Over the past six months, I have been learning to ring at Wellington Cathedral, New Zealand. It has been such a wonderful experience - one that I never imagined when I first started, on January the 19th!
My first day was quite nerve racking. I was greeted downstairs by my soon-to-be mentor, Derek Williams, a nice old chap from Oswestry. We went up the lift (yes, a lift, so that we’re spared from the pre-ringing workout), and I entered the vast expanse that is the ringing room. I met some nice people, and we got started on the mini-ring. My heart was thumping rapidly all this time, mind you. Within no time I could handle a mini-ring bell, and I was already getting into the basics, Rounds, changing places and so on. Many people said that I was quick to progress ... a trend which certainly continued!
My progress increased rapidly after several handling sessions with my teacher and multiple practice nights. I could soon ring rounds on tower bells, but to my embarrassment, I just couldn’t understand call changes for ages. So, very unusually, I went down the path of method ringing!
First to be learnt was College Bob. Explanations were mostly good, but my teacher unfortunately dumped a whole lot of terminology on me without explaining what it meant (sound familiar anyone?) Lots of things just ‘came to me’, I guess, like ropesight, and seeing the treble and it’s magical path. Before then, Terry, our dedicated treble ringer, must have felt very neglected, as I barely even glanced in the treble’s direction.
After breaking a stay and feeling like crap for the rest of the night, and a lot of quarter peals on the Treble and Tenor covering, I moved on to Plain Bob Doubles inside. I handled that reasonably well but 3-4 down dodges were my absolute nemesis.
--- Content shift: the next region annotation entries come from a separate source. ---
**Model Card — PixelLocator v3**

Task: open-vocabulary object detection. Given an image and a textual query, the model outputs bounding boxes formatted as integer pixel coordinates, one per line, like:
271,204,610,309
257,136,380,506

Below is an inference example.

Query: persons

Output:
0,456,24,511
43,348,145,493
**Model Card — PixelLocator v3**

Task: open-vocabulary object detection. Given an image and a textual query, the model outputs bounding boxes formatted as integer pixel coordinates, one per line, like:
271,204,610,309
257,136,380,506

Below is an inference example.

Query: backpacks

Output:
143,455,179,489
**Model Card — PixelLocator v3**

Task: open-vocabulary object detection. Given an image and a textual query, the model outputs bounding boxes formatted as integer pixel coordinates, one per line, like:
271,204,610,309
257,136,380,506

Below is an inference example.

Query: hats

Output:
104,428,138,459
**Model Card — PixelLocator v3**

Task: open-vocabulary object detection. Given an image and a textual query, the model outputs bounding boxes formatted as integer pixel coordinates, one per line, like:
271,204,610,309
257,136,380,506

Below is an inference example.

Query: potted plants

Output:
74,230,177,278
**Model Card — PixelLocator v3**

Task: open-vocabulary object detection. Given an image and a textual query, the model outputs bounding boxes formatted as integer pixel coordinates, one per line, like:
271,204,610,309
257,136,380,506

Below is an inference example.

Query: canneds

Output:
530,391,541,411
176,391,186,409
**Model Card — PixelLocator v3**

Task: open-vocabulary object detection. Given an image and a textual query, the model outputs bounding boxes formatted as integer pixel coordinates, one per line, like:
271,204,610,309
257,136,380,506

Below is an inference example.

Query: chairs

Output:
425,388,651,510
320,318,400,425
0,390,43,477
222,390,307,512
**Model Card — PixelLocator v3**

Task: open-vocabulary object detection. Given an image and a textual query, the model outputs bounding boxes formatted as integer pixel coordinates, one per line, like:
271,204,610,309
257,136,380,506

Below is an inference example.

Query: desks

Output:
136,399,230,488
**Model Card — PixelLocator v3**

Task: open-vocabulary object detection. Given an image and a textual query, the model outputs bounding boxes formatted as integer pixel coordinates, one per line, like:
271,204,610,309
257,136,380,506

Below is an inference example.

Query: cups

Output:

I just kept missing them. I can imagine all the other ringers thinking: “Watch out, Dylan’s about to dodge, more appropriately crash, 3-4 down”. Once, Derek even had the audacity to say, “Missed your dodge, as usual”, much to the amusement of the others.
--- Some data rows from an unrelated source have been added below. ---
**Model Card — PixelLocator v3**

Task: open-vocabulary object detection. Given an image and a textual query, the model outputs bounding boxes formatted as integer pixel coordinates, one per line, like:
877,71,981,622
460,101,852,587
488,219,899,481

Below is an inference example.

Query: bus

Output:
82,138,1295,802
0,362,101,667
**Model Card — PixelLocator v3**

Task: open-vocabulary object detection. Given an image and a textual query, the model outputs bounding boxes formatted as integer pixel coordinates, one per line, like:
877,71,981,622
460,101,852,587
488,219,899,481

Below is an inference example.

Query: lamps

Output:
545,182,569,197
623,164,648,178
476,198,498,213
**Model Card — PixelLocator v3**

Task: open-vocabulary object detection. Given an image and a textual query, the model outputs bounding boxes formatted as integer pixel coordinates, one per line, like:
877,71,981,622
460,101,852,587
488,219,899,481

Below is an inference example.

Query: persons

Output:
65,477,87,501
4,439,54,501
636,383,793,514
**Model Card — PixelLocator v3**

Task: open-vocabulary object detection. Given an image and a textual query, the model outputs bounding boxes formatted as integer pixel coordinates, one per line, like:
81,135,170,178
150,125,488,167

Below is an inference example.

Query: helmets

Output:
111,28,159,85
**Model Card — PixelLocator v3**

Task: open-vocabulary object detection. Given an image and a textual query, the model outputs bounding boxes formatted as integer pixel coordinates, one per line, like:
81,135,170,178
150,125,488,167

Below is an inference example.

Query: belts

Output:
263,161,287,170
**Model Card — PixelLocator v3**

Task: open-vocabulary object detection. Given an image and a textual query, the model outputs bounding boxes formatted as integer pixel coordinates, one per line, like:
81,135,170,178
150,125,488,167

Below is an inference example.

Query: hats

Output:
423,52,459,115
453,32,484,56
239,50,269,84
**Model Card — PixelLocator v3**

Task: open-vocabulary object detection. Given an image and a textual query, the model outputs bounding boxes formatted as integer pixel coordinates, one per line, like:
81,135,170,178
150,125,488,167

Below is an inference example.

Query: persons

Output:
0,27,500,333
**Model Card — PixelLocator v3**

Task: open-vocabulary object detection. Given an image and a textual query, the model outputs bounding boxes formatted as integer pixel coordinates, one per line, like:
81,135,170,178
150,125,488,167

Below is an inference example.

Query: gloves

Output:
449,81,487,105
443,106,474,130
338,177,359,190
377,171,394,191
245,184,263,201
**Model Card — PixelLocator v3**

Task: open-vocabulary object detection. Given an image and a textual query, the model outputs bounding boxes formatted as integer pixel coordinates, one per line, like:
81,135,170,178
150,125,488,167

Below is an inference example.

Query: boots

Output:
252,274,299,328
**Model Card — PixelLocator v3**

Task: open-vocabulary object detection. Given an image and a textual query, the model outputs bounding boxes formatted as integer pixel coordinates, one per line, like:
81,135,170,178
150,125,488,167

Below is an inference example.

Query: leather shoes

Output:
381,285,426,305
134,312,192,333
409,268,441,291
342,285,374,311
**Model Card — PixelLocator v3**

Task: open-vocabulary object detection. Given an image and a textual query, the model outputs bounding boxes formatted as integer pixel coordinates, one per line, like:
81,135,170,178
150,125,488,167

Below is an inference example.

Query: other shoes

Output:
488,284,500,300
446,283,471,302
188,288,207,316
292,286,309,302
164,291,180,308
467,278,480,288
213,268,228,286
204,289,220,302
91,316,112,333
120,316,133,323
There were a lot of good moments and certainly lots of struggles while I was learning. After four more months, I got to where I am today, ringing regular quarter peals of spliced Minor, and Plain and Treble Dodging Major on tower bells and our very handy mini-ring. I never thought that I would be at this stage so quickly. I have no one else to thank other than my absolutely amazing teacher, Derek, and ‘co-teacher’ Gerald McIllhone, who keeps our ringing extremely interesting with plenty of new methods, variations, and his own compositions.In Wellington, you never get to rest on your laurels ... quote, unquote, Ruth Lightbourne (I can’t have favourites but If I could she’d be one of them.) Gerald certainly makes ringing, method wise, far, far more interesting! The other ringers have also been incredibly kind, supportive, encouraging, and absolutely amazing people to know. I have no words to describe how lovely it has been to learn and ring with such a wonderful band, I would never, ever have a different band for the world. It was certainly one of my better decisions to learn to ring at Wellington Cathedral.